SmartSweets is one of the most improbable Canadian CPG stories of the last decade: a low-sugar candy brand that a 22-year-old built in her Vancouver kitchen and sold for roughly $360 million inside of five years. In 2015, Tara Bosch dropped out of the University of British Columbia, bought a gummy-bear mould on Amazon, and spent months recipe-testing a candy that could deliver the same chewy, fruity hit with a fraction of the sugar. She launched SmartSweets in 2016, took on six figures of debt to do it, and grew the brand from a single retail account to roughly $125 million in annual sales. Here is how it happened, what they actually make, and where to buy it.

Key takeaways
  • Made in: Vancouver, British Columbia, with most candy manufactured in Canada using imported ingredients.
  • Founder: Tara Bosch, who grew up in Surrey, BC, dropped out of UBC in 2015, and started with an Amazon gummy-bear mould and roughly $105,000 in debt financing.
  • The product: Reformulated classic candy, gummies, sour chews, peach rings, fish, and more, with up to 92% less sugar, added fibre, natural flavours, and no synthetic dyes.
  • The trajectory: From its first retail account at Bed Bath & Beyond Canada to roughly $125 million in annual sales and tens of thousands of stores across North America.
  • The exit: A majority stake sold to US private-equity platform TPG Growth in 2020 for about $360 million, with Bosch staying on the board.

A gummy-bear mould, a Honda Fit, and a refusal to live with what ifs

The story does not start in a candy factory.

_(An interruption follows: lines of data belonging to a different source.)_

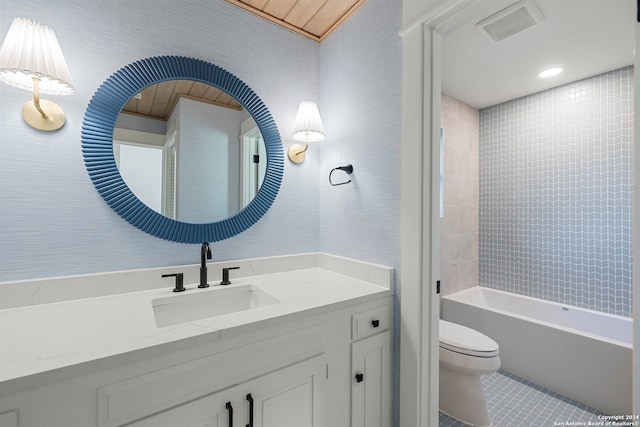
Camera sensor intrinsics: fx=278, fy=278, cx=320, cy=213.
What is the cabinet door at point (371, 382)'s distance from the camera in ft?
3.83

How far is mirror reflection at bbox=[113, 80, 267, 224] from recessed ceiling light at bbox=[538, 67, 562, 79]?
2258 mm

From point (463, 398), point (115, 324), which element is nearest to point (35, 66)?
point (115, 324)

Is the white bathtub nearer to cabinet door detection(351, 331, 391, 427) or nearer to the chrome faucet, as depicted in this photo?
cabinet door detection(351, 331, 391, 427)

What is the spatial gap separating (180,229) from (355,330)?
3.09 ft

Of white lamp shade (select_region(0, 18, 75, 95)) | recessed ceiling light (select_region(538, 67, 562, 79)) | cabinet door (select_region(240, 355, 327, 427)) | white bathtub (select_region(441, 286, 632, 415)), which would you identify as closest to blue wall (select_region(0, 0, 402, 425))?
white lamp shade (select_region(0, 18, 75, 95))

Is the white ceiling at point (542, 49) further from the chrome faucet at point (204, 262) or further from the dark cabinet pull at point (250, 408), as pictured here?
the dark cabinet pull at point (250, 408)

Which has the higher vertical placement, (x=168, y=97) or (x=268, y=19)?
(x=268, y=19)

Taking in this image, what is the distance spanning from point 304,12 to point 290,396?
1.88 meters

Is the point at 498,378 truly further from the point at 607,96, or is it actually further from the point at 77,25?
the point at 77,25

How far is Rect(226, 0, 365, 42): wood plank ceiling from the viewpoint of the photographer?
1.50 meters

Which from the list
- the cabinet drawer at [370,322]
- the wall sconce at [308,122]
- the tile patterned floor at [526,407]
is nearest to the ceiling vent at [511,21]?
the wall sconce at [308,122]

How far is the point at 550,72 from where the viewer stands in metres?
2.16

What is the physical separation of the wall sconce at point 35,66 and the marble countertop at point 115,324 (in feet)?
2.35

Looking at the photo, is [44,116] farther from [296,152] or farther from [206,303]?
[296,152]
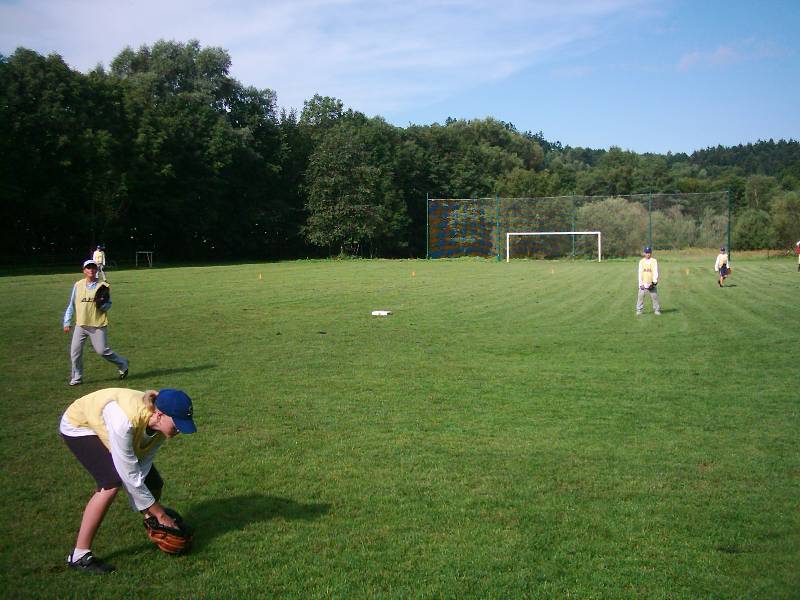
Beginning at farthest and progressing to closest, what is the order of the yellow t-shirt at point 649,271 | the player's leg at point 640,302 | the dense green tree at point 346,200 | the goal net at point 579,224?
1. the dense green tree at point 346,200
2. the goal net at point 579,224
3. the player's leg at point 640,302
4. the yellow t-shirt at point 649,271

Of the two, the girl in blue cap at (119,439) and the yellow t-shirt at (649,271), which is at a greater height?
the yellow t-shirt at (649,271)

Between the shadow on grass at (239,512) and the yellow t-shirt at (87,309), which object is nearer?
the shadow on grass at (239,512)

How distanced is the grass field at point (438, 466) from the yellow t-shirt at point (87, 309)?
3.85 feet

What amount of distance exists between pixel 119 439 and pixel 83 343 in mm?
7208

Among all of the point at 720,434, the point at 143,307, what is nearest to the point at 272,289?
the point at 143,307

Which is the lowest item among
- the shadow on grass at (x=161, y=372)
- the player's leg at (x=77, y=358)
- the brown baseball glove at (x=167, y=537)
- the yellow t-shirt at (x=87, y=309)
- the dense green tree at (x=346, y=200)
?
the brown baseball glove at (x=167, y=537)

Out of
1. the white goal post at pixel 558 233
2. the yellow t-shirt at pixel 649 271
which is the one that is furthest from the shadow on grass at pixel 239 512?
the white goal post at pixel 558 233

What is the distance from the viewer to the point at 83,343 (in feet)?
38.3

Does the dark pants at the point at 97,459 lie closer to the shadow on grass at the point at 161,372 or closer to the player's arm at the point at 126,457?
the player's arm at the point at 126,457

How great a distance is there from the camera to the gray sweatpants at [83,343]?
458 inches

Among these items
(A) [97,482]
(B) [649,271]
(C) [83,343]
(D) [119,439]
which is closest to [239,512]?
(A) [97,482]

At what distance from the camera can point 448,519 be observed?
6152 mm

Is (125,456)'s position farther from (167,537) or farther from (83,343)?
(83,343)

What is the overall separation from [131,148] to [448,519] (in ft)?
184
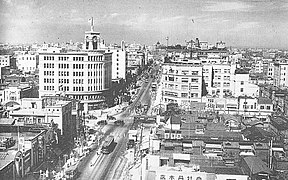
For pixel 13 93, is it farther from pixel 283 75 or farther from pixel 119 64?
pixel 283 75

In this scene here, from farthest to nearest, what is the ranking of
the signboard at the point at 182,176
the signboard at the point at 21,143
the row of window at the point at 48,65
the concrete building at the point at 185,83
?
the row of window at the point at 48,65, the concrete building at the point at 185,83, the signboard at the point at 21,143, the signboard at the point at 182,176

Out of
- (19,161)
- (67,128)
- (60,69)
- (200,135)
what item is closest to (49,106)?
(67,128)

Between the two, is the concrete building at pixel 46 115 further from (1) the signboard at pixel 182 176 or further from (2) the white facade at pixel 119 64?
(2) the white facade at pixel 119 64

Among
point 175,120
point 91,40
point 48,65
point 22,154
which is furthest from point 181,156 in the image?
point 91,40

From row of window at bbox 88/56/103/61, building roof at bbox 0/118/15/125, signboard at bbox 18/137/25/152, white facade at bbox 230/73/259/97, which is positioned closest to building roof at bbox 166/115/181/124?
signboard at bbox 18/137/25/152

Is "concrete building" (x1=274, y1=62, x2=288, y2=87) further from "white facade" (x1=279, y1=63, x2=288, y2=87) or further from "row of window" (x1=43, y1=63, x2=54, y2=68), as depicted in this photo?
"row of window" (x1=43, y1=63, x2=54, y2=68)

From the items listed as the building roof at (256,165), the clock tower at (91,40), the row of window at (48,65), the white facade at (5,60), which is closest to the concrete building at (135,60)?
the white facade at (5,60)

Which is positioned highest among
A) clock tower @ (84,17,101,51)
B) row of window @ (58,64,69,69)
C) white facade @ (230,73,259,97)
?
clock tower @ (84,17,101,51)
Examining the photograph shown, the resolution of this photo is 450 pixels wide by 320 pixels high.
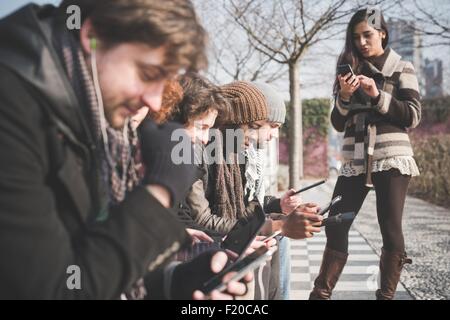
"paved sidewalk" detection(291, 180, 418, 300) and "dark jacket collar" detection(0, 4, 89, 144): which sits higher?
"dark jacket collar" detection(0, 4, 89, 144)

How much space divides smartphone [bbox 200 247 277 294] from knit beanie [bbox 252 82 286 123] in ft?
2.61

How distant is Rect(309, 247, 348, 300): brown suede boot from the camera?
1.49 meters

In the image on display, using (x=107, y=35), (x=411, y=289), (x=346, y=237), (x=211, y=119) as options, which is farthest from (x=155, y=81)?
(x=411, y=289)

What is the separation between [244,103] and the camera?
1.63 meters

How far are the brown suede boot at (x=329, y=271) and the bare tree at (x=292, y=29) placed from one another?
302 mm

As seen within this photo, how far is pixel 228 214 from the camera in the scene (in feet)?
5.14

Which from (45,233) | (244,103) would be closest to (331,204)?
(244,103)

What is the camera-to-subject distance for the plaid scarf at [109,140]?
0.74m

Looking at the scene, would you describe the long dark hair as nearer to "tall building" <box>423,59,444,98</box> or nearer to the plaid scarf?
the plaid scarf

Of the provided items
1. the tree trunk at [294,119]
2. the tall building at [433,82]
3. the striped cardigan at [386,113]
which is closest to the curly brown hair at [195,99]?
the tree trunk at [294,119]

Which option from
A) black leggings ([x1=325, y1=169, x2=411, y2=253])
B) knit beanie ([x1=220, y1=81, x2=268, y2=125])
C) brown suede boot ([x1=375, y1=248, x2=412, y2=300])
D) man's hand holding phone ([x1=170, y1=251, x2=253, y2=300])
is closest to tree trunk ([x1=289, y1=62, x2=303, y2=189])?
knit beanie ([x1=220, y1=81, x2=268, y2=125])

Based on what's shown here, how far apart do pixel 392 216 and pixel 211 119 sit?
61 centimetres

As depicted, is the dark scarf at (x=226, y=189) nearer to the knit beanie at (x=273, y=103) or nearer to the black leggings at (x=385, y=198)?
the knit beanie at (x=273, y=103)

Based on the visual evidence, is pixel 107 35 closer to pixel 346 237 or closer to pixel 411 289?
pixel 346 237
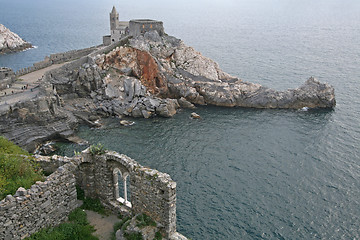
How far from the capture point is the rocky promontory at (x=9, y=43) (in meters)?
116

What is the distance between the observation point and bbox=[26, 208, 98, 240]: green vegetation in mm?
19569

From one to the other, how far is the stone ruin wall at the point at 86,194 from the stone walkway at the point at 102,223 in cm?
75

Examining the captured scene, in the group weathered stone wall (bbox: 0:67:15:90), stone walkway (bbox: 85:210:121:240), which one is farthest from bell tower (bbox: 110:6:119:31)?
stone walkway (bbox: 85:210:121:240)

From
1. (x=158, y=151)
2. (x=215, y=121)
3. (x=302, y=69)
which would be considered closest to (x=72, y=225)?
(x=158, y=151)

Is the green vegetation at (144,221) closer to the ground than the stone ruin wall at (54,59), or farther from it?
farther from it

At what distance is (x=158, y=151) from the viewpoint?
47.5 m

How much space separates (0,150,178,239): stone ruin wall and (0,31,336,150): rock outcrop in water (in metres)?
31.9

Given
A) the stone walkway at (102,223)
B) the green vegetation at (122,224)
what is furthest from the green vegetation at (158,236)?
the stone walkway at (102,223)

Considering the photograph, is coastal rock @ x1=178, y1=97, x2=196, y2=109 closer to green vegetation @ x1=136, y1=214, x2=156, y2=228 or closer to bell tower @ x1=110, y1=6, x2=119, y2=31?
bell tower @ x1=110, y1=6, x2=119, y2=31

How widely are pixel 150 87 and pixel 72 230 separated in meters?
49.3

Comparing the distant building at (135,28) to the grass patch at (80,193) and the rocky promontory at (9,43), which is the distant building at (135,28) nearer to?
the rocky promontory at (9,43)

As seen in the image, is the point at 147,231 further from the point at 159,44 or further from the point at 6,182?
the point at 159,44

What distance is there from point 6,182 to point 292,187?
Answer: 31034 mm

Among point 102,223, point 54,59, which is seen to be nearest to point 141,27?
point 54,59
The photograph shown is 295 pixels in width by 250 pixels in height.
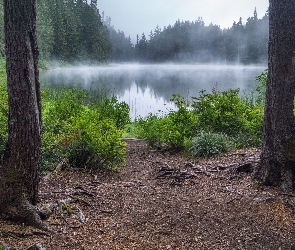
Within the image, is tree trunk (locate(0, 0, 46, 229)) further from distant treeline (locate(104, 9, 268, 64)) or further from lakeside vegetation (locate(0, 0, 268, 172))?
distant treeline (locate(104, 9, 268, 64))

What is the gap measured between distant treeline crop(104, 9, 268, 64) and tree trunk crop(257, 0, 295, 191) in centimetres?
5877

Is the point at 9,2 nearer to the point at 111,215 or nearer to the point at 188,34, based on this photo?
the point at 111,215

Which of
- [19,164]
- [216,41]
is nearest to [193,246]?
[19,164]

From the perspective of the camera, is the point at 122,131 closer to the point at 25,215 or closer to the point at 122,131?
the point at 122,131

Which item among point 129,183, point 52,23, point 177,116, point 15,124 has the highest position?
point 52,23

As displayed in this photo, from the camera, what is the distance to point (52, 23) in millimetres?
51688

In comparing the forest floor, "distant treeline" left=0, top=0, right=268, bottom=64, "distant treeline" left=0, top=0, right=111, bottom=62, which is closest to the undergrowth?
the forest floor

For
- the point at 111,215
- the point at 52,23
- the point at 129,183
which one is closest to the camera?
the point at 111,215

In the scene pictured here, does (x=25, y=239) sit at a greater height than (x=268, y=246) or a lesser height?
greater

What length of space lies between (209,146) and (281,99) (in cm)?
299

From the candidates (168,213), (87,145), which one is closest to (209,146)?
(87,145)

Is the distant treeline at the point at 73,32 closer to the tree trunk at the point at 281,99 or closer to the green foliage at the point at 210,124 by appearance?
the green foliage at the point at 210,124

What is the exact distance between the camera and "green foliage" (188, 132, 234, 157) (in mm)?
7512

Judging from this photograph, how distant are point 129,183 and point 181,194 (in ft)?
3.21
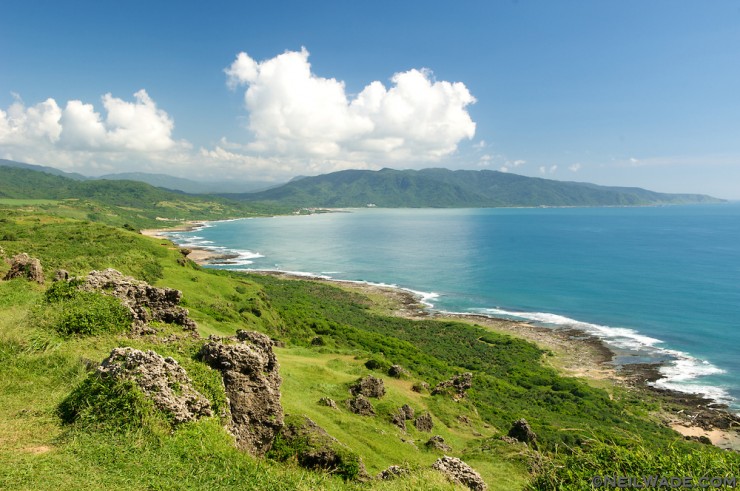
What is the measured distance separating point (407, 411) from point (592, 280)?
9855 centimetres

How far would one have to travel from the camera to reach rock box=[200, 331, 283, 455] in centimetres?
1485

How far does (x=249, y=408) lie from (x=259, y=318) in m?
35.0

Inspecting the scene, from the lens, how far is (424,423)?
28.0 m

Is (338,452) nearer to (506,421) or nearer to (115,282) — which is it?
(115,282)

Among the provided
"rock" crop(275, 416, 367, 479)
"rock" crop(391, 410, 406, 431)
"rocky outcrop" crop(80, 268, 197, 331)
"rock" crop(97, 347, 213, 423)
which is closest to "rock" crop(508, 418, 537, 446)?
"rock" crop(391, 410, 406, 431)

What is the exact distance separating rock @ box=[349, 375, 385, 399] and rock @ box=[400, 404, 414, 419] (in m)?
1.79

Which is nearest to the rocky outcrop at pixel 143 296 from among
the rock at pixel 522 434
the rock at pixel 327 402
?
the rock at pixel 327 402

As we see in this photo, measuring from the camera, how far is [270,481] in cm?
1132

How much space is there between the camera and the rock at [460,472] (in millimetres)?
15617

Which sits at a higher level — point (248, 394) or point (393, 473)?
point (248, 394)

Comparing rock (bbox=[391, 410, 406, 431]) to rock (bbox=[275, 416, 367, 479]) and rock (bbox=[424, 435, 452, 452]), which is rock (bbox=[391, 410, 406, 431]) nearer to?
rock (bbox=[424, 435, 452, 452])

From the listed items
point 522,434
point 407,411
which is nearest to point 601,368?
point 522,434

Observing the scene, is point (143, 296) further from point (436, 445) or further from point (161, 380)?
point (436, 445)

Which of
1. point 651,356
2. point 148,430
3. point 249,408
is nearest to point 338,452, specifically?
point 249,408
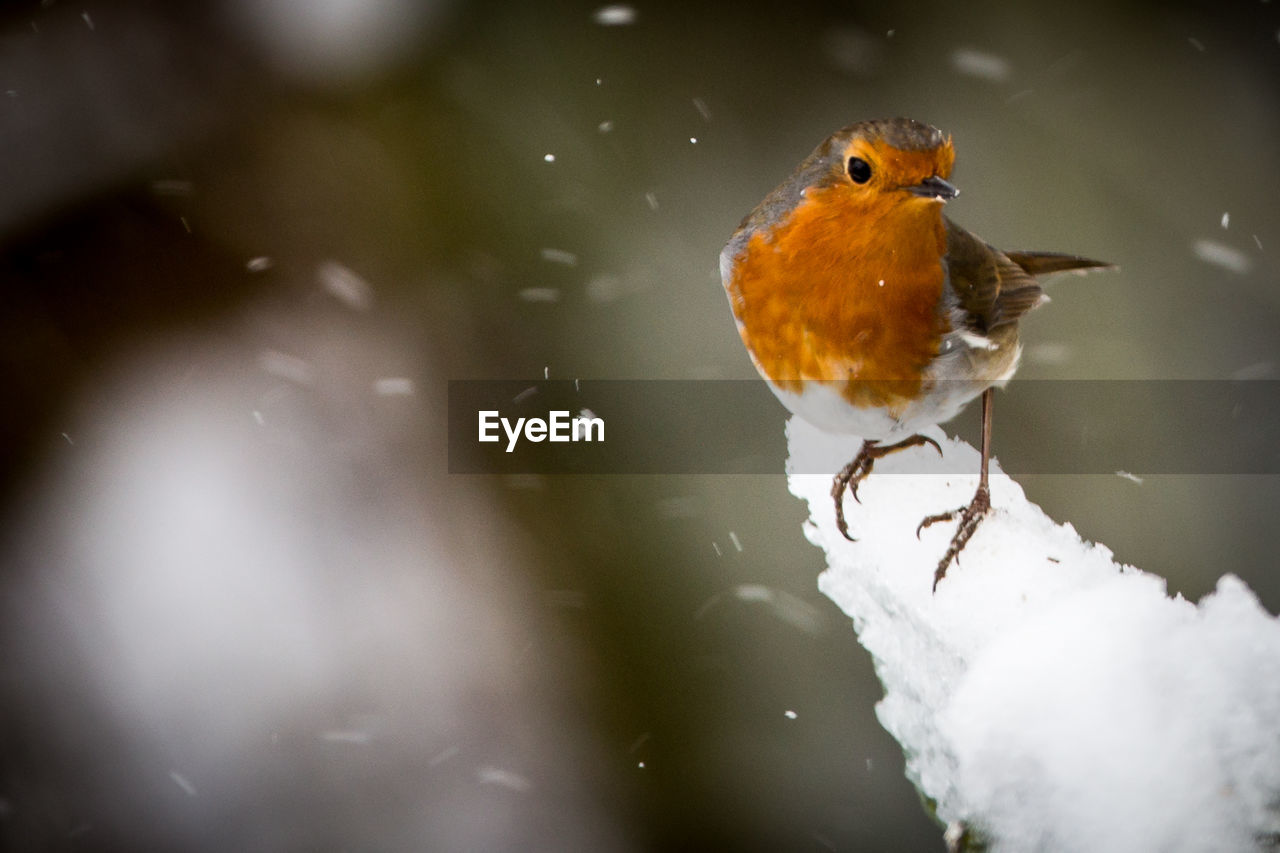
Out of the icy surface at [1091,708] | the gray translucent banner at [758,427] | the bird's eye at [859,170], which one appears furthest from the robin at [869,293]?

It starts with a craving and a grandmother. Tara Bosch grew up in Surrey, British Columbia, and some of her earliest, fondest memories were sharing candy with her grandmother, who had a serious sweet tooth and later told Tara she wished there had been a better option to reach for. When Bosch started reading about how much added sugar hides in everyday food, the two ideas collided into a question: could you keep everything people love about candy and strip out most of the sugar?

So she tried to answer it herself. In 2015, between her second and third year at the University of British Columbia, Bosch dropped out to chase the idea full-time. With little to her name beyond a 2009 Honda Fit, she bought a gummy-bear mould on Amazon and spent months in her kitchen testing batches built on plant-based fibre and natural sweeteners instead of sugar. She took on roughly $105,000 in debt to turn the kitchen recipe into a real product, and in 2016 she formally launched SmartSweets.

“I didn't want to live with any what ifs, and I knew that if this idea failed, I could go back to university and finish my degree.”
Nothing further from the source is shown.